- [TASK REQUIREMENTS]:
Copy the records below word for word, leaving out the pictures.

Begin DATASET CONTENT

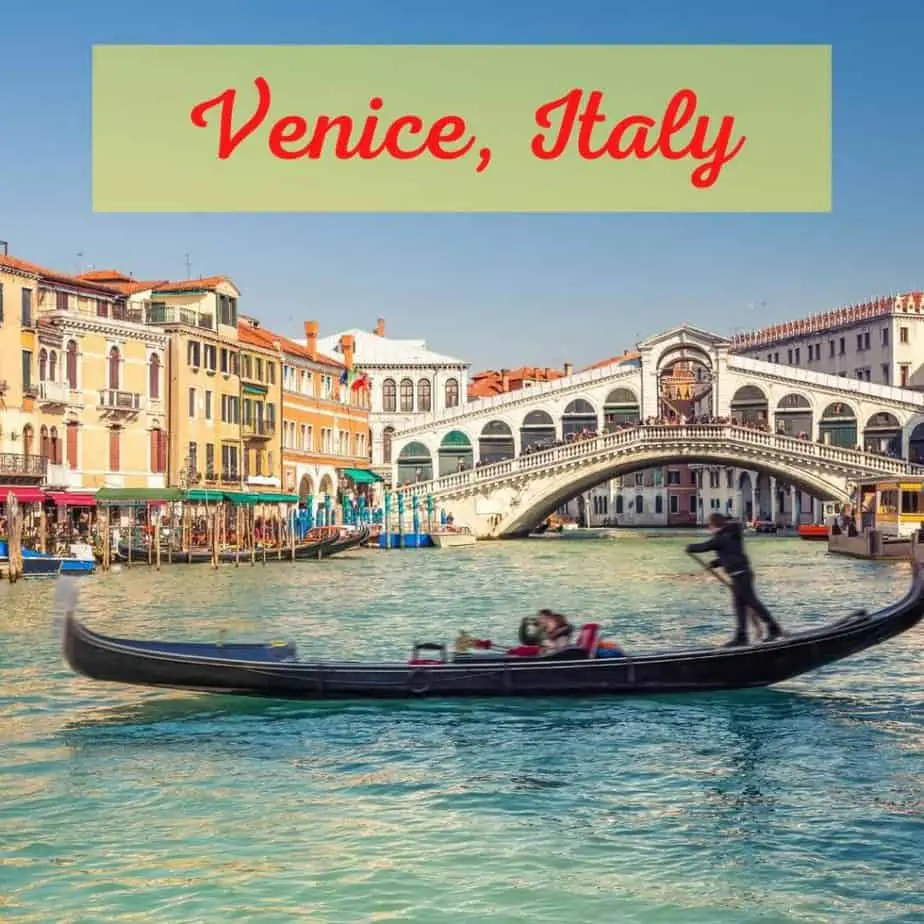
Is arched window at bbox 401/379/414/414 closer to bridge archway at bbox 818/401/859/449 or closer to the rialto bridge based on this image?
the rialto bridge

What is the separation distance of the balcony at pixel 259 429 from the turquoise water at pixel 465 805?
19.0 m

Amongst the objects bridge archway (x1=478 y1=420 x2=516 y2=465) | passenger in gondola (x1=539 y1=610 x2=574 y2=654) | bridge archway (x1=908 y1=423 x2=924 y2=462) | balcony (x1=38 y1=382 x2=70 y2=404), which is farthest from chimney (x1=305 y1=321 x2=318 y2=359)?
passenger in gondola (x1=539 y1=610 x2=574 y2=654)

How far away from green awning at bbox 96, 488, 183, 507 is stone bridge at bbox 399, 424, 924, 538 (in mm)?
9822

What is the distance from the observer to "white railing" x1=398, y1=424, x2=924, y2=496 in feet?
112

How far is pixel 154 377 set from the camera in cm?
2731

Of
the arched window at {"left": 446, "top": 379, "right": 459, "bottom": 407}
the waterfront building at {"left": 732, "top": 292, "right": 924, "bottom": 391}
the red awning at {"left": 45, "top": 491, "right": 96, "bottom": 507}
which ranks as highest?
the waterfront building at {"left": 732, "top": 292, "right": 924, "bottom": 391}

End DATASET CONTENT

- [ANSWER TO THIS EXERCISE]:
Is arched window at bbox 401/379/414/414 closer to bridge archway at bbox 818/401/859/449 or closer to the rialto bridge based on this image?
the rialto bridge

What is the separation distance of the balcony at pixel 259 429 from the turquoise water at pixel 465 805?
19.0 m

Amongst the objects bridge archway (x1=478 y1=420 x2=516 y2=465) | passenger in gondola (x1=539 y1=610 x2=574 y2=654) | bridge archway (x1=908 y1=423 x2=924 y2=462) | balcony (x1=38 y1=382 x2=70 y2=404), which is farthest from chimney (x1=305 y1=321 x2=318 y2=359)?
passenger in gondola (x1=539 y1=610 x2=574 y2=654)

How far away from green awning at bbox 96, 488, 183, 507 is stone bridge at bbox 399, 424, 924, 538 (in mm)?
9822

What is the distance from the observer to "white railing" x1=398, y1=424, x2=924, y2=496 in feet?
112

How far is pixel 154 377 set from the camera in cm?
2731

Of
the arched window at {"left": 446, "top": 379, "right": 459, "bottom": 407}
the waterfront building at {"left": 732, "top": 292, "right": 924, "bottom": 391}
the red awning at {"left": 45, "top": 491, "right": 96, "bottom": 507}
which ranks as highest?
the waterfront building at {"left": 732, "top": 292, "right": 924, "bottom": 391}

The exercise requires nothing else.